In colorectal cancer, inflammation is strongly implicated in tumorigenesis. The NF-κB signaling pathway is of particular interest, as a key regulator of both inflammation and cancer. Previous studies from the group of Florian Greten and others have assessed the function of NF-κB signaling in intestinal epithelial cells at different stages during tumor growth. Two new studies, in this issue, have now investigated the stromal contribution of NF-κB signaling to colorectal tumorigenesis through deletion of the same gene in mesenchymal cells—with diametrically opposite results. Both groups took a broadly similar approach by deleting IKKβ (a mediator of NF-κB) in intestinal fibroblasts/CAFs, alongside chemical carcinogenesis (AOM/DSS). Using a ColVICre driver, Koliaraki et al. report that deletion of IKKβ in intestinal mesenchymal cells leads to decreased tumor incidence. Conversely, Pallangyo et al. report that deletion of IKKβ using a Col1a2Cre-ER driver stimulates intestinal epithelial cell proliferation and increased tumor size, suggesting an unexpected tumor-suppressive function for NF-κB signaling in CAFs. Interestingly, in the absence of inflammation, both models show no overt phenotype at homeostasis, suggesting that tissue damage is required.

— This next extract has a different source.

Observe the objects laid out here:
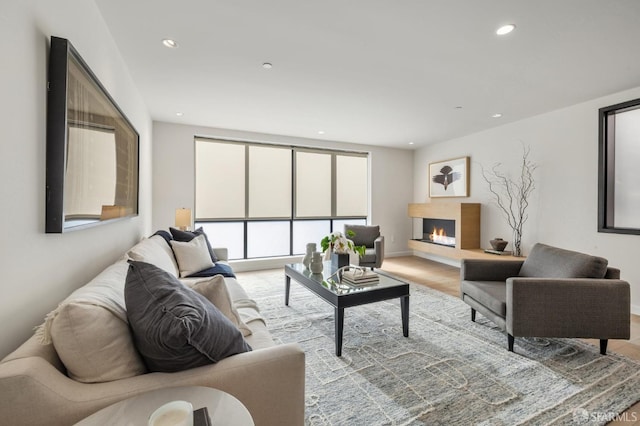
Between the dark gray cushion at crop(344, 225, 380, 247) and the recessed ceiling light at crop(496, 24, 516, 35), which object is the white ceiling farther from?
the dark gray cushion at crop(344, 225, 380, 247)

This work can be put in the context of growing literature where the inhibition of stromal elements is hard to predict. For example, in pancreatic ductal adenocarcinoma (PDAC), activated stellate cells alter the tumor microenvironment, making the tumor refractory to drug treatment. It follows that depletion of the stroma should lead to therapeutic improvement. However, through targeted functional ablation of myofibroblasts, Raghu Kalluri and colleagues have revealed a tumor-suppressive role for the stroma in PDAC. In the mammary gland, Gustavo Leone’s group has shown that genetic inactivation of Pten in stromal fibroblasts accelerates the progression of mammary epithelial tumors. In the intestine, Tomi Mäkelä and colleagues have shown that LKB1 signaling in mesenchymal cells is required for suppression of gastrointestinal polyposis, whereas Gijs van den Brink’s group showed that Indian Hedgehog signaling from the stroma is required for adenoma formation. Therefore, a much more detailed study of the tumor-suppressive and tumor-promoting aspects of the tumor stroma is required, and this is likely to be tissue-tumor specific. Care should be taken in overinterpreting depletion studies, which may have dramatic effects on homeostasis.
Clearly work remains to reconcile these two new studies, specifically to determine if IKKβ is being deleted in distinct fibroblast populations through the use of different Cre drivers. Furthermore, it is possible that constitutive (ColVICre) versus inducible (Col1a2Cre-ER) deletion of IKKβ could have biological implications, particularly regarding genetic compensation mechanisms through development. Uniform analysis using the same conditionally inducible Cre driver, sampled at the same time point, will be essential here. Most importantly though, these results suggest there is heterogeneity in intestinal fibroblasts and that targeting pathways may have distinct outcomes in different fibroblast populations.
Together, these two studies offer very exciting new insights into NF-κB signaling in stromal fibroblasts in colitis-associated cancer and show that we are only just beginning to understand the complexity of the tumor microenvironment. Understanding the differences between these studies could offer profound new insights into fibroblast heterogeneity in the intestinal epithelium.